Im VEB Nähmaschinenwerk Wittenberge besteht laufend Materialmangel. Die Materiallieferungen wurden wiederholt verschoben. Dies führt zu negativen Diskussionen unter der Belegschaft.
Im Reichsbahnausbesserungswerk Schlauroth,32 [Bezirk] Dresden, besteht ein großer Mangel an Kugellagern, Spiralbohrern und Winkelstücken. Die DHZ erteilte den Bescheid, dass in den nächsten Wochen nicht mit einer Lieferung zu rechnen ist.
Im Kreis Bautzen steht die Ziegelproduktion vor Schwierigkeiten. Es fehlen finanzielle Mittel, um Trockenanlagen, Pressen und Maschinen zu erweitern und instand zu setzen.
In der Neptunwerft Rostock sind zzt. 120 betriebseigene und 70 fremde Maler beschäftigt. Diese 190 Maler haben im Moment keine Arbeit, da keine Farbe vorhanden ist.
Im Fischkombinat Saßnitz, [Bezirk] Rostock, treten Schwierigkeiten beim Löschen der Kutter auf, weil zu wenig Arbeitskräfte vorhanden sind.
Der VEB Phosphatwerk Steudnitz, [Kreis] Jena, [Bezirk] Gera, hat eine Unterbesetzung von 60 Kollegen zu verzeichnen. Die Arbeiter wandern wegen der schlechten Verkehrsbedingungen aus dem Betrieb in andere Industriezweige ab.

**Datensätze**
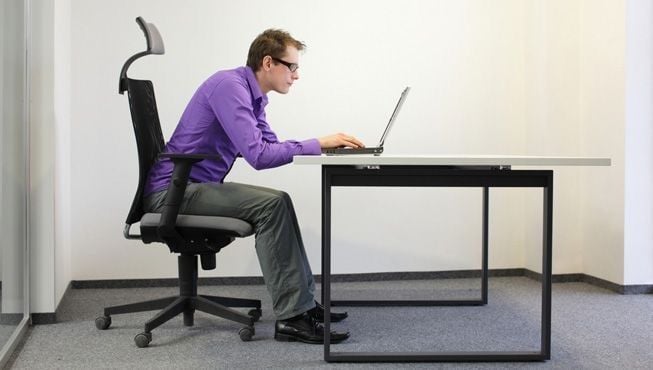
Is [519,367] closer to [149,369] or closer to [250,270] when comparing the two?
[149,369]

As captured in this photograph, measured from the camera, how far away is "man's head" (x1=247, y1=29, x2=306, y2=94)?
2596 millimetres

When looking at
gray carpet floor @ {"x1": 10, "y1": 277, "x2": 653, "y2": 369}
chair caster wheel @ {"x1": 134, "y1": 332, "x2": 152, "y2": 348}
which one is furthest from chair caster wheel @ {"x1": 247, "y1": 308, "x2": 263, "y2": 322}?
chair caster wheel @ {"x1": 134, "y1": 332, "x2": 152, "y2": 348}

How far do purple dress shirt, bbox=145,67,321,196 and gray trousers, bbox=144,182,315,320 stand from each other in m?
0.12

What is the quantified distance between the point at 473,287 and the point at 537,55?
1.26 metres

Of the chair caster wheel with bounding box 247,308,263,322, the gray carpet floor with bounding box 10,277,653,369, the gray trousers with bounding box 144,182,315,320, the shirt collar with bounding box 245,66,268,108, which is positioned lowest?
the gray carpet floor with bounding box 10,277,653,369

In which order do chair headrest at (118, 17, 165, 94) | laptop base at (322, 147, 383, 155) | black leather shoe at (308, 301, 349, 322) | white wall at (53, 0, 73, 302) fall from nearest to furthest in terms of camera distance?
laptop base at (322, 147, 383, 155), chair headrest at (118, 17, 165, 94), black leather shoe at (308, 301, 349, 322), white wall at (53, 0, 73, 302)

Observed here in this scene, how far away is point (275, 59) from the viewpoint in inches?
102

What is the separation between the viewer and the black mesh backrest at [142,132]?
2371 millimetres

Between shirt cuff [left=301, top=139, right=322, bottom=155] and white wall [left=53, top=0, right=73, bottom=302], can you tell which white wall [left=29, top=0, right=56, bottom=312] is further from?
shirt cuff [left=301, top=139, right=322, bottom=155]

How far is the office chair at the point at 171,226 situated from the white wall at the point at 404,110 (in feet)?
3.05

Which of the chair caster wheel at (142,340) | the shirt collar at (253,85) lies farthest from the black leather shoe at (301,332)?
the shirt collar at (253,85)

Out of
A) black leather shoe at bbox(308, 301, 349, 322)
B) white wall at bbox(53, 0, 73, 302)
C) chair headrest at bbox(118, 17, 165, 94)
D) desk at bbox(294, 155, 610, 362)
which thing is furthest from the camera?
white wall at bbox(53, 0, 73, 302)

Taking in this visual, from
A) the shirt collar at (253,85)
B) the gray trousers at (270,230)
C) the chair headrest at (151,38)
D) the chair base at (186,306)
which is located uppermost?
the chair headrest at (151,38)

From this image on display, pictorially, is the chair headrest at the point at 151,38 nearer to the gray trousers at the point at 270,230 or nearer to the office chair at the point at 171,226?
the office chair at the point at 171,226
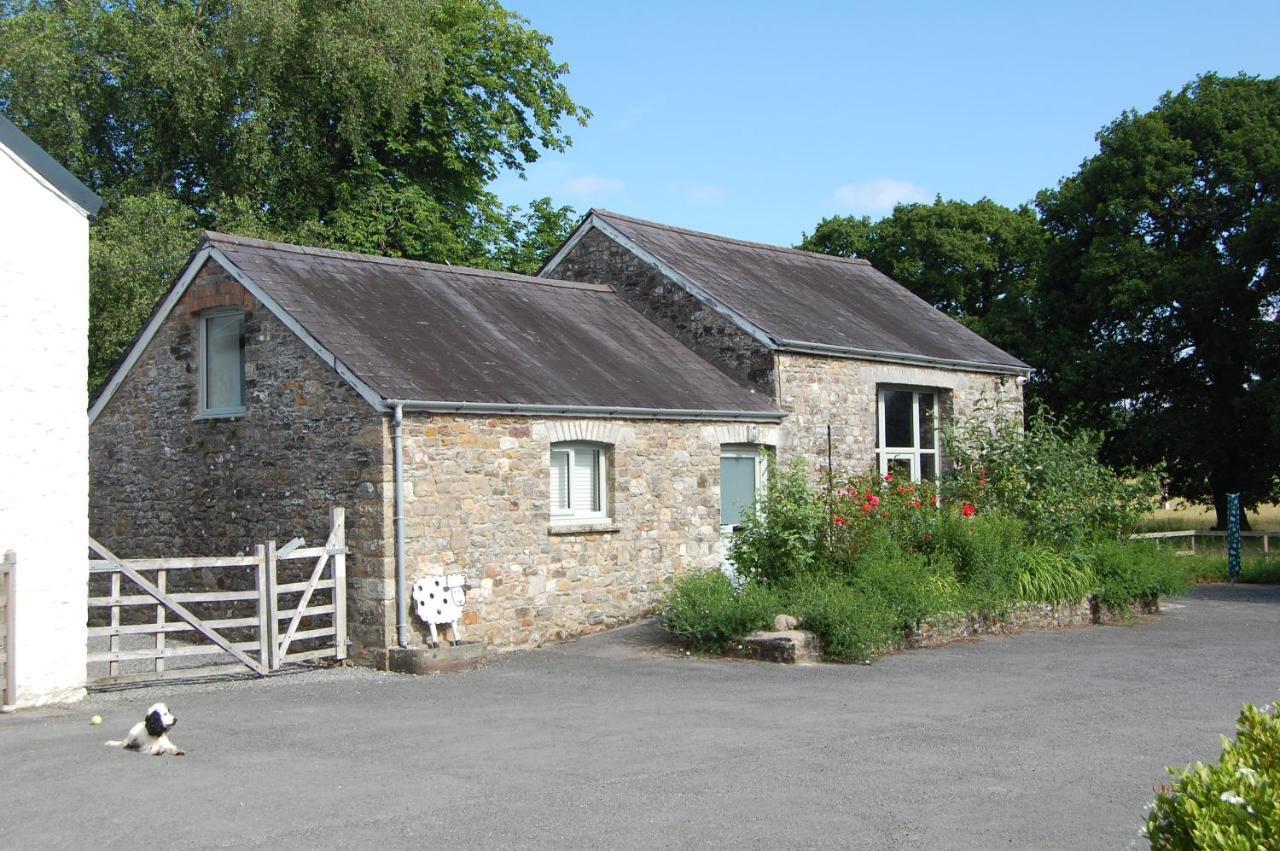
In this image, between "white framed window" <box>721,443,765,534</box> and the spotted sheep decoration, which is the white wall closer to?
the spotted sheep decoration

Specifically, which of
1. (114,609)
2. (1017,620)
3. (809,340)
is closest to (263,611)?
(114,609)

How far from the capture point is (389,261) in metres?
17.1

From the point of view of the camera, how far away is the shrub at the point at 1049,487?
55.4ft

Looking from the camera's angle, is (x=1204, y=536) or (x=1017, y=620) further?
(x=1204, y=536)

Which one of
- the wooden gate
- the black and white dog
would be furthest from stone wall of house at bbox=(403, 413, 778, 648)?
the black and white dog

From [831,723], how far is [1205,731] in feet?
8.95

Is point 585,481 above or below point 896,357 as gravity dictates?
below

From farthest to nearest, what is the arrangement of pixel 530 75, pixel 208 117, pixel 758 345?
pixel 530 75, pixel 208 117, pixel 758 345

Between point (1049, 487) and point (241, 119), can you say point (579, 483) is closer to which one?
point (1049, 487)

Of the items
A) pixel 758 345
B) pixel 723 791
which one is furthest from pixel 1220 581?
pixel 723 791

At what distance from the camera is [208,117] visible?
2627 cm

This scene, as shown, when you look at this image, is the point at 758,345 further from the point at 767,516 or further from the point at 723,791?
the point at 723,791

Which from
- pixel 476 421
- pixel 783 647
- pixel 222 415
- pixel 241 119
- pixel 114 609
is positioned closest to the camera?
pixel 114 609

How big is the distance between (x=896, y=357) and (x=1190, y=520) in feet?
81.6
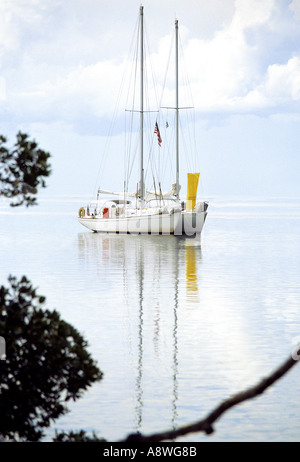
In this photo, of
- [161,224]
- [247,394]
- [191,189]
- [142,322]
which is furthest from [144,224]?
[247,394]

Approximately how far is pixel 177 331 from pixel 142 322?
1707 millimetres

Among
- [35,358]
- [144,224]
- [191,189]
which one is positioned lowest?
[144,224]

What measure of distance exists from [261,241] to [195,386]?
42.1m

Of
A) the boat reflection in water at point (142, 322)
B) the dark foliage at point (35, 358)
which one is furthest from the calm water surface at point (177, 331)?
the dark foliage at point (35, 358)

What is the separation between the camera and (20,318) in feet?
20.6

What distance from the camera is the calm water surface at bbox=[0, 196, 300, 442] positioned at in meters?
11.3

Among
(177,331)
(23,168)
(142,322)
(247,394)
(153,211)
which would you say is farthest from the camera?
(153,211)

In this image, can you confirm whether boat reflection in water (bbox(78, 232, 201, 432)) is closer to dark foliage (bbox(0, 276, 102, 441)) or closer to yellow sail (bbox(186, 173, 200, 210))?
dark foliage (bbox(0, 276, 102, 441))

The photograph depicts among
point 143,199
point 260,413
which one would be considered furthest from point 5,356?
point 143,199

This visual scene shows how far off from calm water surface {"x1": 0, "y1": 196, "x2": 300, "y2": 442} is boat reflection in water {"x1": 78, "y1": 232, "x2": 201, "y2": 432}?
0.08 ft

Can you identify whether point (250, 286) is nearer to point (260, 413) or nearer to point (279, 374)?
point (260, 413)

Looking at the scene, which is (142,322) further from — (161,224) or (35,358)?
(161,224)

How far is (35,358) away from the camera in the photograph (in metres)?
6.39
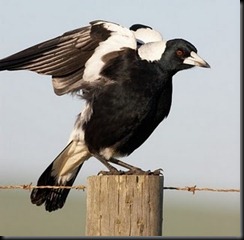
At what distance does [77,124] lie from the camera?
5.83 m

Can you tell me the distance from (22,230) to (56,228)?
0.74 meters

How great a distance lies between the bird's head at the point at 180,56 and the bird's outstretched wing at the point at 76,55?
0.76 ft

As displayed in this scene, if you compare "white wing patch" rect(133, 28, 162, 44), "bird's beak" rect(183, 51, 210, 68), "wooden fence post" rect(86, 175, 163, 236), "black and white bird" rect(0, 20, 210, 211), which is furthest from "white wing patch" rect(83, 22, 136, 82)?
"wooden fence post" rect(86, 175, 163, 236)

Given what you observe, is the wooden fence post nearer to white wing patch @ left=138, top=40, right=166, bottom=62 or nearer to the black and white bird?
the black and white bird

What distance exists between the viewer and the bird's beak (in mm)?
5703

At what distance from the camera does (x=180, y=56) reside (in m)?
5.74

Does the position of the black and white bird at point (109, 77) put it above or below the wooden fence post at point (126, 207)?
above

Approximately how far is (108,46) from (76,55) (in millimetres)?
229

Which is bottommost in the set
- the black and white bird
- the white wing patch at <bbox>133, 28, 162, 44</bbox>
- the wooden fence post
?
the wooden fence post

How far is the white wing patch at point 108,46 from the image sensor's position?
5.68m

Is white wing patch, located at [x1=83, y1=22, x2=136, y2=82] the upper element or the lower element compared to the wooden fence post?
upper

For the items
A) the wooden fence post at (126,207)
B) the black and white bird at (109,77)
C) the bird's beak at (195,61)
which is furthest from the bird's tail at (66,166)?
the wooden fence post at (126,207)

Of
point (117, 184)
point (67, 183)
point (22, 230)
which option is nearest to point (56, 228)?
point (22, 230)

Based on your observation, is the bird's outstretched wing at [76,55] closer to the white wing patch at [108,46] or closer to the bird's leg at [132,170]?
the white wing patch at [108,46]
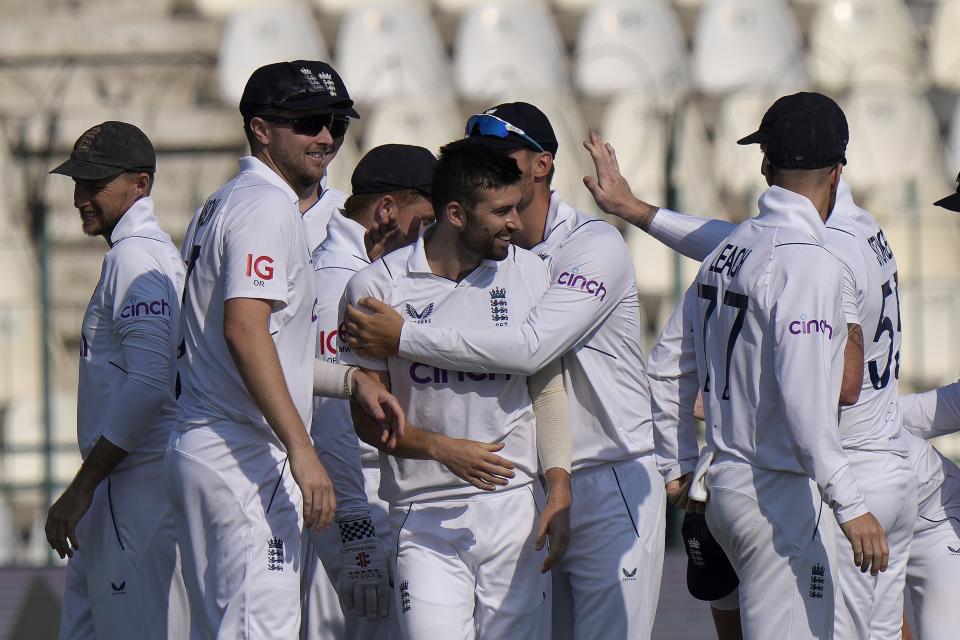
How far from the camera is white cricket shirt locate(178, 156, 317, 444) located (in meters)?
3.55

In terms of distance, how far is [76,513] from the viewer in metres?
4.24

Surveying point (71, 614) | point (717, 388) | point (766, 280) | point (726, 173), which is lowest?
point (71, 614)

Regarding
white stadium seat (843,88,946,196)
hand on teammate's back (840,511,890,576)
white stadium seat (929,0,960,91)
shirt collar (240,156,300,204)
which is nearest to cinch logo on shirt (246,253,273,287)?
shirt collar (240,156,300,204)

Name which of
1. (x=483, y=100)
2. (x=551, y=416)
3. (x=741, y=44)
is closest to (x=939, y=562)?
(x=551, y=416)

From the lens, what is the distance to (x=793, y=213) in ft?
12.3

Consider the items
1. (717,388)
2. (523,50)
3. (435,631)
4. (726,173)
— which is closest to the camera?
(435,631)

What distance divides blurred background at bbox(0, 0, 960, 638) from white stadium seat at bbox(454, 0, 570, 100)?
0.06 ft

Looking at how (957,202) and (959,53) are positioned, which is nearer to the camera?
(957,202)

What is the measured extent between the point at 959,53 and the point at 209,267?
1079 cm

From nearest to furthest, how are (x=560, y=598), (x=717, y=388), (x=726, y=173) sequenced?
(x=717, y=388) < (x=560, y=598) < (x=726, y=173)

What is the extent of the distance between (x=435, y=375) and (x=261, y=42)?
370 inches

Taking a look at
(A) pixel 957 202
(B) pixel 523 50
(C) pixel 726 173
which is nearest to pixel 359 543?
(A) pixel 957 202

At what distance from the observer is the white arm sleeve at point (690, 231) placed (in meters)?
4.66

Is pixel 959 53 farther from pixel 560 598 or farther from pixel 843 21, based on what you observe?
pixel 560 598
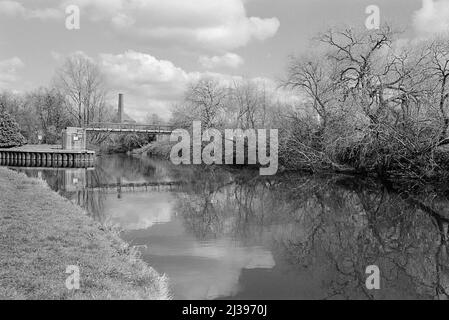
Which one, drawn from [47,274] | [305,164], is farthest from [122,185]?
[47,274]

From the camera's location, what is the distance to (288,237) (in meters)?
10.6

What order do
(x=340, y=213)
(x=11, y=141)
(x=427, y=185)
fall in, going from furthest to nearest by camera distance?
(x=11, y=141) → (x=427, y=185) → (x=340, y=213)

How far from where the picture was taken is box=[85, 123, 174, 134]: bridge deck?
5088 centimetres

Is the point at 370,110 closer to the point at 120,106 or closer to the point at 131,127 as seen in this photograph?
the point at 131,127

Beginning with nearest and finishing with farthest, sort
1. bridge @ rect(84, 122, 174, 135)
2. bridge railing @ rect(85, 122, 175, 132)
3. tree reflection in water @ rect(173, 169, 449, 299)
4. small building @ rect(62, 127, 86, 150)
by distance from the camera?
tree reflection in water @ rect(173, 169, 449, 299) → small building @ rect(62, 127, 86, 150) → bridge @ rect(84, 122, 174, 135) → bridge railing @ rect(85, 122, 175, 132)

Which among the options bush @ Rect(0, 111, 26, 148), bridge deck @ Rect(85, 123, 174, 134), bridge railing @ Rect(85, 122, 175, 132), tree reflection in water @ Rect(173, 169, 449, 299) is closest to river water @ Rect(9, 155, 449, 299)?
tree reflection in water @ Rect(173, 169, 449, 299)

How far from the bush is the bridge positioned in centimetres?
771

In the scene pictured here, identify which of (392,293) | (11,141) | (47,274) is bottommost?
(392,293)

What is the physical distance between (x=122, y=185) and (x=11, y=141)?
102 ft

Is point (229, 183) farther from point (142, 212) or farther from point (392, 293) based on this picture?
point (392, 293)

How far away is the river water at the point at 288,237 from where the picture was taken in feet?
23.6

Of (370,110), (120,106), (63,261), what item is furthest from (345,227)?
(120,106)

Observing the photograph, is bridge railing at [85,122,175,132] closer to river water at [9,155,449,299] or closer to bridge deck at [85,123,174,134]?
bridge deck at [85,123,174,134]

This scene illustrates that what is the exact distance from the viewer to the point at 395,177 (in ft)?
71.4
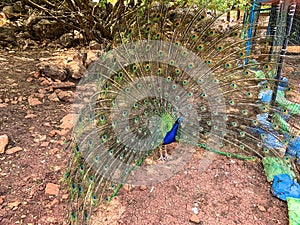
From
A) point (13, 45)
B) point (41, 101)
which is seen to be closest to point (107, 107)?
point (41, 101)

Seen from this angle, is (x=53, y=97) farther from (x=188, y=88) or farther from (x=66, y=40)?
(x=66, y=40)

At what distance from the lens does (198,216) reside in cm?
224

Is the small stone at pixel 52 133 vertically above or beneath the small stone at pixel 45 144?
above

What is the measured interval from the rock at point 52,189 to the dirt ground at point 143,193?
11mm

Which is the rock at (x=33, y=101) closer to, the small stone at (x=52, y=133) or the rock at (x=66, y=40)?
the small stone at (x=52, y=133)

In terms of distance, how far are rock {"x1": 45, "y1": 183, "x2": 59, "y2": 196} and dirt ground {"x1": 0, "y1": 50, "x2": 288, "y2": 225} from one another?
1cm

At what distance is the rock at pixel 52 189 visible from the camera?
241cm

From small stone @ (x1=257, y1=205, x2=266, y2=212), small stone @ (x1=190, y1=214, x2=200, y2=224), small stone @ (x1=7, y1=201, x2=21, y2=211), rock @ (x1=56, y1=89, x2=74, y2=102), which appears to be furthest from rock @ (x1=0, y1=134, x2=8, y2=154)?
small stone @ (x1=257, y1=205, x2=266, y2=212)

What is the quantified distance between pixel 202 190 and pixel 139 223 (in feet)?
2.34

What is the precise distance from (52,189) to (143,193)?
34.2 inches

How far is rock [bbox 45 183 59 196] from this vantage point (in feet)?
7.91

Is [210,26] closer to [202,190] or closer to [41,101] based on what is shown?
[202,190]

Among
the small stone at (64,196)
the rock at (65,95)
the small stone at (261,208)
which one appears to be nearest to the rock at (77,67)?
the rock at (65,95)

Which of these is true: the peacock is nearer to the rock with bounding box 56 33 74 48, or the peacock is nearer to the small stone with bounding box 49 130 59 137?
the small stone with bounding box 49 130 59 137
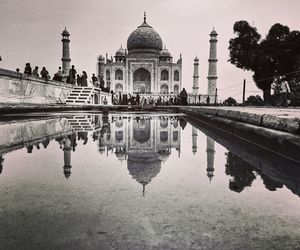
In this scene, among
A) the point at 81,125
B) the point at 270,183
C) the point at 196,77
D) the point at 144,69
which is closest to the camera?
the point at 270,183

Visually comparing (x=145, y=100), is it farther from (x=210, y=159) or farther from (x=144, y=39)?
(x=210, y=159)

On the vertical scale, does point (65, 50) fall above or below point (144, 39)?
below

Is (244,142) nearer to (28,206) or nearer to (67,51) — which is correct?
(28,206)

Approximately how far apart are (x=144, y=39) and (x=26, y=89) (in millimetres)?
36572

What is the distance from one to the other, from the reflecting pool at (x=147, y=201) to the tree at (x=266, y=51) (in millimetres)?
21296

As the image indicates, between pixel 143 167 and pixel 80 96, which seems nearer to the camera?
pixel 143 167

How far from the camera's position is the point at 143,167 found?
7.54 ft

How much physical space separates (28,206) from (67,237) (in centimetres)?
41

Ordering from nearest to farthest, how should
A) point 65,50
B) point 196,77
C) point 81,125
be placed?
point 81,125
point 65,50
point 196,77

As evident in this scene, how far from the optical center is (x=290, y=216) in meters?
1.31

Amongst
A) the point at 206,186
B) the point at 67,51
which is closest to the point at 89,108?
the point at 206,186

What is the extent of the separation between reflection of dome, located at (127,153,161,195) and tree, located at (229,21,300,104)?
2105cm

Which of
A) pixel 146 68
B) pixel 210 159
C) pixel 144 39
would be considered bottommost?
pixel 210 159

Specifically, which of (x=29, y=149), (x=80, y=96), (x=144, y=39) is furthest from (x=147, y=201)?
(x=144, y=39)
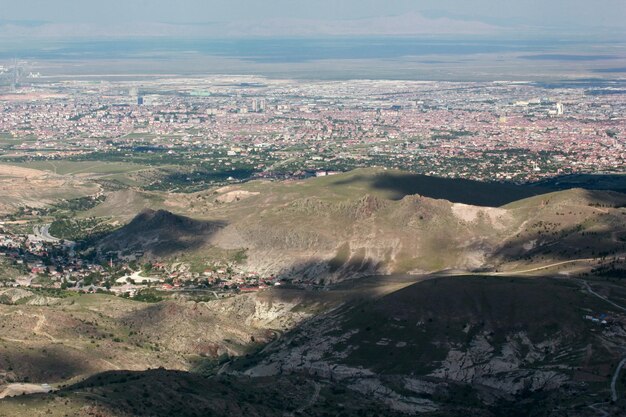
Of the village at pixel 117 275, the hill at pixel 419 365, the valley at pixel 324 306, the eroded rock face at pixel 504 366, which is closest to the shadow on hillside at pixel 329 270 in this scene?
the valley at pixel 324 306

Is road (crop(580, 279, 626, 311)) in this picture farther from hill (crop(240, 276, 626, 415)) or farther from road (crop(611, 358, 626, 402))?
road (crop(611, 358, 626, 402))

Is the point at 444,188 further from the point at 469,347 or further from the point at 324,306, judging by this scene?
the point at 469,347

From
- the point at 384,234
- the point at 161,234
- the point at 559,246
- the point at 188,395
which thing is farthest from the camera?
the point at 161,234

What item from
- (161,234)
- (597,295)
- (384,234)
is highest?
(597,295)

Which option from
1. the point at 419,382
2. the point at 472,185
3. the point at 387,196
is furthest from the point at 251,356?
the point at 472,185

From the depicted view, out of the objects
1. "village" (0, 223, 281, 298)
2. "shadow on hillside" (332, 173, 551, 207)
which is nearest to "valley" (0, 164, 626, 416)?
"village" (0, 223, 281, 298)

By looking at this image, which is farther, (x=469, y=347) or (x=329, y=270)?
(x=329, y=270)

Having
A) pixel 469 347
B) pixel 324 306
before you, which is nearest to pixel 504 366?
pixel 469 347

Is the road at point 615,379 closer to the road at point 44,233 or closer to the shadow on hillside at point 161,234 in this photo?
the shadow on hillside at point 161,234
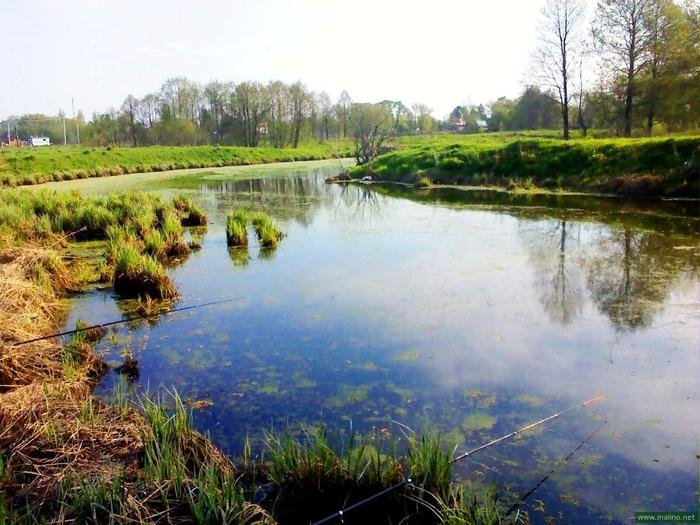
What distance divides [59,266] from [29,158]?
22.5 metres

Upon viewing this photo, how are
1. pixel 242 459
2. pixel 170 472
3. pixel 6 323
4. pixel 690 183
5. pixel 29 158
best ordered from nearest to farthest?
pixel 170 472
pixel 242 459
pixel 6 323
pixel 690 183
pixel 29 158

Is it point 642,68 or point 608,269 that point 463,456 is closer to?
point 608,269

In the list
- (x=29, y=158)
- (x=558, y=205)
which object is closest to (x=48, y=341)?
(x=558, y=205)

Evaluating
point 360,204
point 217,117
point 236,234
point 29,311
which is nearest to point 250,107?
point 217,117

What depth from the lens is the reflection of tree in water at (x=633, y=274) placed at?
5.61 m

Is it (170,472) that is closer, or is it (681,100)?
(170,472)

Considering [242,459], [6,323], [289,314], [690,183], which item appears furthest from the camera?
[690,183]

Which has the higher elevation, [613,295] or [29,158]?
[29,158]

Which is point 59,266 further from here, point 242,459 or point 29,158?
point 29,158

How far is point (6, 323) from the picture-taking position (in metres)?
4.45

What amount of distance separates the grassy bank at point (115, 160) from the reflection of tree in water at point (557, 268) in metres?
17.1

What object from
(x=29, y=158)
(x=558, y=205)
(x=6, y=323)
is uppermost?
(x=29, y=158)

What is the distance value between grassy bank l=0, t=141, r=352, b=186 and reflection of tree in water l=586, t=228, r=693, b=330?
1826cm

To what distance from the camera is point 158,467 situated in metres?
2.64
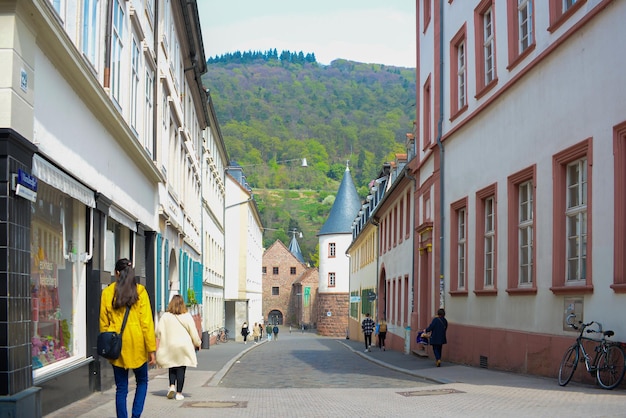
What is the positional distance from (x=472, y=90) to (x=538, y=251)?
6.36m

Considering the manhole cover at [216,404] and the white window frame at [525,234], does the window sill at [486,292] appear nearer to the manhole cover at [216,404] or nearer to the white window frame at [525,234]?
the white window frame at [525,234]

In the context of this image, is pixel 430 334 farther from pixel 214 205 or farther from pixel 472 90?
pixel 214 205

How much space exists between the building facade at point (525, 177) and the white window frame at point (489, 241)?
6 cm

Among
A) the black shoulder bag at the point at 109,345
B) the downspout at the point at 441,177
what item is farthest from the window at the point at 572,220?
the downspout at the point at 441,177

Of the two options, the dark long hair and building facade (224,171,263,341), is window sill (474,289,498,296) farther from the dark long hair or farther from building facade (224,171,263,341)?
building facade (224,171,263,341)

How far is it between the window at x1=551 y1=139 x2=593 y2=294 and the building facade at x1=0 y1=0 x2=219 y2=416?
23.8ft

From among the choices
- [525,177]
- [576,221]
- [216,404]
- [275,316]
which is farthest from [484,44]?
[275,316]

**Aufgaben**
[a] Fass den Text über Engpässe in Betrieben in zwei Sätzen zusammen.
[b] Greif den Text über Engpässe in Betrieben auf und schreib ihn nach seinem letzten Satz weiter.

**Antworten**
[a] In mehreren Betrieben fehlt es an Material und Geld: In Wittenberge werden Lieferungen immer wieder verschoben, in Schlauroth ist in den nächsten Wochen keine Lieferung zu erwarten, im Kreis Bautzen fehlt Geld für Anlagen der Ziegelproduktion, und auf der Neptunwerft Rostock haben 190 Maler ohne Farbe nichts zu tun. Außerdem fehlen Arbeitskräfte, etwa beim Löschen der Kutter in Saßnitz und im Phosphatwerk Steudnitz, wo 60 Kollegen fehlen, weil Arbeiter wegen schlechter Verkehrsbedingungen in andere Industriezweige wechseln.

[b]
Anlage 2 vom 20. August 1954 zum Informationsdienst Nr. 2293
Mängel, wodurch die Erntearbeiten behindert werden
In fast allen Kreisen des Bezirkes Dresden wurden die Verträge der MTS mit den LPG und den werktätigen Einzelbauern nicht erfüllt. Die Ursachen sind zum Teil schlechtes Material, der Ausfall von Traktoren, Kraftstoffmangel und die schlechte Belieferung mit Ersatzteilen. Die MTS Panschwitz, [Bezirk] Dresden, z. B. beklagt sich über die ungenügende Belieferung mit Schrauben und anderen Ersatzteilen.
Die MTS Bannewitz, Kreis Freital, [Bezirk] Dresden, klagt über das schlechte Material bei Kartoffel- und Rübenrodern. Das Material der Zinken ist so leicht, dass sie sich sofort verbiegen. Außerdem kamen die Zuckerrübenroder bereits mit Bruchstellen an. Diese und ähnliche Materialschäden wirken sich nicht nur nachteilig auf die Arbeitsmoral der Traktoristen aus, sondern auch auf den Arbeitsablauf bei der Ernte, wodurch erhebliche Ausfälle entstehen.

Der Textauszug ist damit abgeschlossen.